Tuesday, October 4, 2011

Speak and be heard

20111004 speechcast
Obviously, there are issues in the text. A few dropped words here and there, and "nano rhino" is an excellent malapropism. I would prefer numbers and ordinals to be spelled out ("2 daughters", "but 1st"). Frankly, I haven't even begun to plumb the depths of the documentation. This feels like it could be a configuration option somewhere. I'm also not sure how to introduce capitalization in the middle of a sentence, though the software is clever enough to pick up some proper nouns on its own: Google, and Elizabeth, and its own name.

Speaking of names, there was a question of how it would do with proper names, especially when dealing with character names. Elizabeth suggested using uncommon substitute words in the text ("rutabaga") and then running a find/replace operation afterwards. This isn't a bad idea. Just to test things, here's a list of baby names in the U.S., pulled from the Social Security Administration's web site:


Popularity Male name Dictated Different? Female name Dictated Different?
1 Jacob Jacob
Isabella Isabella
2 Ethan Ethan
Sophia Sophia
3 Michael Michael
Emma Emma
4 Jayden Jason Yes Olivia Olivia
5 William William
Ava Ava
6 Alexander Alexander
Emily Emily
7 Noah Noah
Abigail Abigail
8 Daniel Daniel
Madison Madison
9 Aiden Stephen Yes Chloe Chloe
10 Anthony Anthony
Mia Nina Yes







100 Brian Brian
Rachel Rachel
101 Bentley Bentley
Mya Maye Yes
102 Alejandro Alejandra Yes Rylee Riley Yes
103 Sean Sean
Katelyn Caitlin Yes
104 Nolan Nolan
Ellie Ellie
105 Riley Riley
Isabelle Isabel Yes
106 Kaden Kayden, Yes Vanessa Vanessa
107 Kyle L Yes Lilly Lily Yes
108 Micah Mica Yes London London
109 Vincent Vincent
Mary Mary
110 Antonio Antonia Yes Kennedy Kennedy







250 Corbin Corbin
Alondra A longer Yes
251 Simon Simon
Jazmin jazzman Yes
252 Clayton Clayton
Breanna Rihanna Yes
253 Myles Miles Yes Quinn Quinn
254 Xander Xander
Christina Christina
255 Dante Dante
Kyla Kyler Yes
256 Erik Eric Yes Adalyn paddling Yes
257 Rafael Rafael
Fiona Fiona
258 Martin Martin
Kaydence cadence Yes
259 Dominick Dominick
Allyson Alison Yes

In general, it did better than I expected, and may do better still with additional training on my part. Homophones will surely give the software fits, though. It claims to be context-aware, which may be why it did so well on these name lists. But unless you're planning on writing about a longer jazzman named Breanna Jazmin, search/replace should be your friend.

▶ What to do
Quote word for word the passage of the dictation text starting with "20111004 speechcast" and going on through "its own name.".

▶ Given data
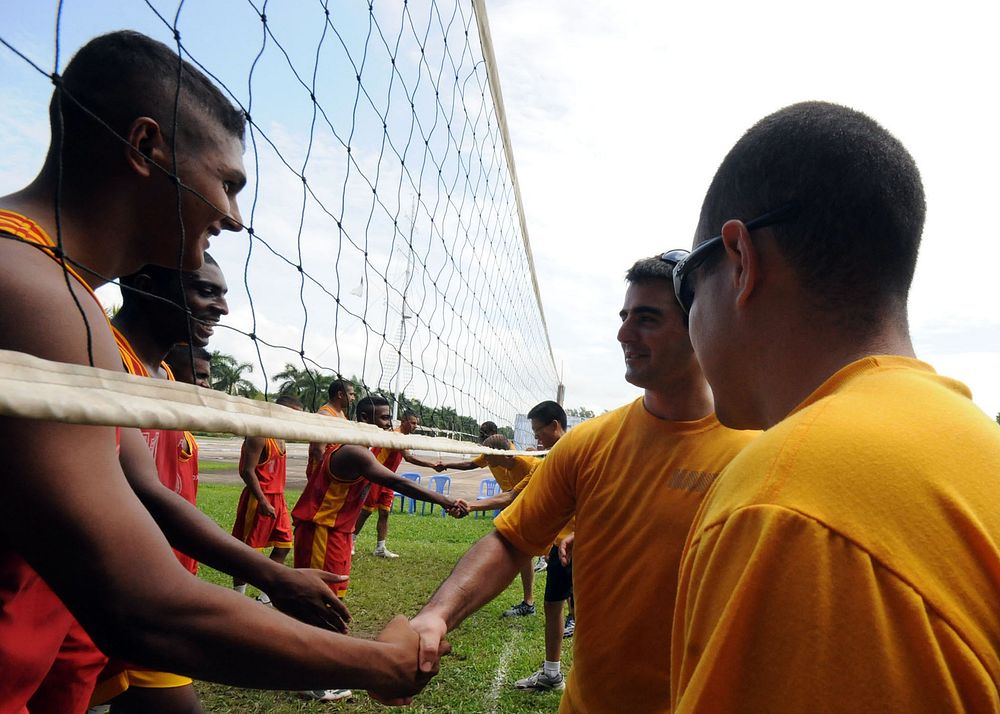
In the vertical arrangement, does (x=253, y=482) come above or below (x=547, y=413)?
below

▶ In response
20111004 speechcast
Obviously, there are issues in the text. A few dropped words here and there, and "nano rhino" is an excellent malapropism. I would prefer numbers and ordinals to be spelled out ("2 daughters", "but 1st"). Frankly, I haven't even begun to plumb the depths of the documentation. This feels like it could be a configuration option somewhere. I'm also not sure how to introduce capitalization in the middle of a sentence, though the software is clever enough to pick up some proper nouns on its own: Google, and Elizabeth, and its own name.